I’ve recently released the first version of Protocell which offers yet another way of generating OCaml code from .proto files.

Feature highlights:

:camel: Full support for all proto3 primitive and user-defined types.
:camel: Supports imports and generates one .ml file per .proto file.
:camel: Automagically supplies code for imports of Google’s “well-known types” when needed.
:camel: Concise yet comprehensive test framework that cross-checks serializations with those of protoc itself.
:camel: Fully bootstrapped: Protocell uses Protocell-generated code to interact with protoc.
:camel: Lean on dependencies, especially when it comes to the runtime library.
:camel: Supports OCaml compiler versions 4.04.1 and above.
:camel: Decent proto2 support.
:camel: Can generate and parse of protoc's text format (mostly for testing and debugging purposes).

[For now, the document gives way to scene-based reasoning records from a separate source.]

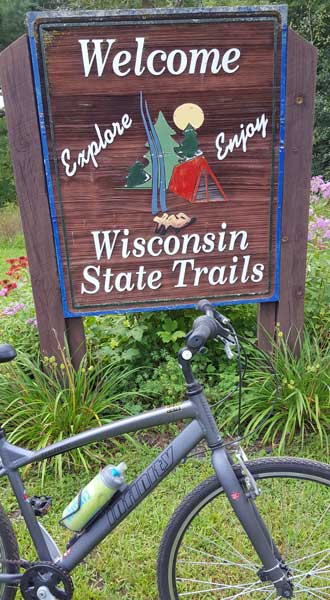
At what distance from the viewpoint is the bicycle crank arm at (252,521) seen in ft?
4.59

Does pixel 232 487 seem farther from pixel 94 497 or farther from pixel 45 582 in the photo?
pixel 45 582

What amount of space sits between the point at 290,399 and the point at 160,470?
1341mm

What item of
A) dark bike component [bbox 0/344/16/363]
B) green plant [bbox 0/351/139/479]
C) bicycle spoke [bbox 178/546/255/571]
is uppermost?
dark bike component [bbox 0/344/16/363]

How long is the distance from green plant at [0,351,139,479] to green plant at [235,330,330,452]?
2.32 feet

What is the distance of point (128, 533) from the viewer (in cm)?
218

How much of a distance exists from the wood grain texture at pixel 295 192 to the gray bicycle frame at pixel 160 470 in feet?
4.79

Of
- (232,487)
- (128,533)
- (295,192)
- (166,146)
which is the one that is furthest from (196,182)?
(128,533)

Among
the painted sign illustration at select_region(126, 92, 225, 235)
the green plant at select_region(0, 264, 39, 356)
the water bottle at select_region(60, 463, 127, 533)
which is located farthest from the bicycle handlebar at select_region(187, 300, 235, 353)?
the green plant at select_region(0, 264, 39, 356)

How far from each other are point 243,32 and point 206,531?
2.28 m

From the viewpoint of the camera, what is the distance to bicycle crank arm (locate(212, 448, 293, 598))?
55.1 inches

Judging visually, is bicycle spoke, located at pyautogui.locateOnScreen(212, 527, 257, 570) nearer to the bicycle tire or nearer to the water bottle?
the water bottle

More information and example code can be found at the project’s homepage.

I’m still just a newbie when it comes to OCaml, its tooling and ecosystem. I warmly welcome any sort of input or feedback.

7 Likes

Adding a trivial example to README would be really helpful to quickly compare with other implementations.

2 Likes

Thanks, that makes a lot of sense. I just added an example to the README.

2 Likes

Nice! I hear tell that the protobuf text-mode format is used at certain companies as the format of config-files, so that nobody ever has to write a config-file parser again, and they get a certain level of version-to-version compatibility built-in.

Lovely! I used to use JSON for config-files, now I can switch to text-mode protobufs for my next project!

1 Like

It’s a trap. Pretty soon you find yourself generating configuration files from protobuffer messages by automation, and you quickly discover that writing messages to text-mode can lose precision and alter text, depending on the language implementation and other factors.

How interesting. I would have said that

Pretty soon you find yourself generating configuration files from protobuffer messages by automation,

was a great thing, no? I did it in my blockchain project (generated JSON) and found it really valuable. So instead of parsing an INI file into an INI object, and then having to either write interface code to access the INI object, or write a convert to convert that INI object into the actual Ocaml object that was used to drive configuration, the marshaller demarshalled right into the Ocaml object directly. Much better, and much more fool-proof.

It seems like you’re really pointing out that the langage-specific bindings for some particular wire-format might not be adequate (not the identity function) and hence, that wire-format might not be a good config-file format? But shouldn’t this critique apply to all config-file-parser libraries? They can all suffer from this problem, right? And in the case of config-file-parser libraries, they’re neither used as heavily as an RPC/marshaller system, nor are they as fully-specified and thought-thru. Both of these would seem to argue for using an existing marshaller-library, if possible.

As I noted above, I did this already using JSON (and the lovely ppx_json de/serializers) and it was great! The only problem is that the particular way in which they generate JSON, doesn’t correspond exactly to the way that other languages’ JSON libraries want to parse/generate JSON. In short, JSON isn’t a first-class wire-format for data-transmission.

I would have thought that protobufs remedied this problem, or more precisely, that a protobuf language binding for language X (e.g. ocaml) that did not guarantee identity and deal with all the aspects of the wire-format, was simply not a valid/correct/conforming binding?

Is there something I’m missing?

That’s very interesting! I never thought the text format would be useful for anything but testing and perhaps debugging.

In its current state it should function fine but I can think of these two caveats:

  1. The serialization code puts everything on a single line and there’s no way to customize that.
  2. The deserialization code could be a lot faster. Right now it re-tokenizes each nested message as it goes which is quite wasteful.

I’m not sure these are issues for you but I can imagine they might be. Do let me know if there’s an optimization or feature you need (or just open an issue in the issue tracker).